=== Records for the exercise ===

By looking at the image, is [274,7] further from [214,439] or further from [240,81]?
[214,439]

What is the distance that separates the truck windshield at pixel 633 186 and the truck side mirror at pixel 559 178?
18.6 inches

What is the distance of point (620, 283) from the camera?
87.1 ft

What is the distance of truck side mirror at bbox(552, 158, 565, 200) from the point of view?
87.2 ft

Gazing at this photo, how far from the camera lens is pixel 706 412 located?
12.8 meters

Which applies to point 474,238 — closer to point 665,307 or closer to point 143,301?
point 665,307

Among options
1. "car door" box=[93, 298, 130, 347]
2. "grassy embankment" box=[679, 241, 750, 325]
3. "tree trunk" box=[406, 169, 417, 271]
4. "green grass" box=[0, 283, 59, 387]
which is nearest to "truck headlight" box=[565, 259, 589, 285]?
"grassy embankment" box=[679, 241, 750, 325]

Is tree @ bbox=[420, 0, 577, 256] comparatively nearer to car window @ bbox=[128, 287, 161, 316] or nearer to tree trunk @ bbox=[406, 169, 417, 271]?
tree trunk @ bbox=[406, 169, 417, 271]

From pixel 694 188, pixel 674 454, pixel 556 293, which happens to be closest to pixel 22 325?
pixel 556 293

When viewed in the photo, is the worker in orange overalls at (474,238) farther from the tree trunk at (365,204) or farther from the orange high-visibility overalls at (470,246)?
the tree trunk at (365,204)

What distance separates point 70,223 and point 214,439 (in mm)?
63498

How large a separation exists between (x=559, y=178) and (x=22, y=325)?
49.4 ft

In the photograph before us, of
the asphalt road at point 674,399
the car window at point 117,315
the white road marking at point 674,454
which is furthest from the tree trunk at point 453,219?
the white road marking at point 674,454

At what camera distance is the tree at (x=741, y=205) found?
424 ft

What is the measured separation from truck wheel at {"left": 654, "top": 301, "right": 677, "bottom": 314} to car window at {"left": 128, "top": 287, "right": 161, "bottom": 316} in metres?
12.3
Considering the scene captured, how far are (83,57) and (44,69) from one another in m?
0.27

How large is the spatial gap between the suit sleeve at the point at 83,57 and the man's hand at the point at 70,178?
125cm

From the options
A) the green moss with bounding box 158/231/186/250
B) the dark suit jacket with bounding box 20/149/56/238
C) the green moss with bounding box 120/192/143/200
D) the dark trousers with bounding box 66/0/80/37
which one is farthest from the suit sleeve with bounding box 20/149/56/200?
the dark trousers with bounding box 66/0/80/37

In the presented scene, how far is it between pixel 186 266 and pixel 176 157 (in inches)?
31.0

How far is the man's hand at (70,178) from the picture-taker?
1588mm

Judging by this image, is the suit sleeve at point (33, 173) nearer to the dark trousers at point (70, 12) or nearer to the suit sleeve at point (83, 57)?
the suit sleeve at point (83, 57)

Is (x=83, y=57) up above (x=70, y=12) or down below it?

===

• [Exercise description] Tally the lines in the items above that contain the string "between", counting a match only when its case is the same. Give only the number.

• [Reply to the task] 3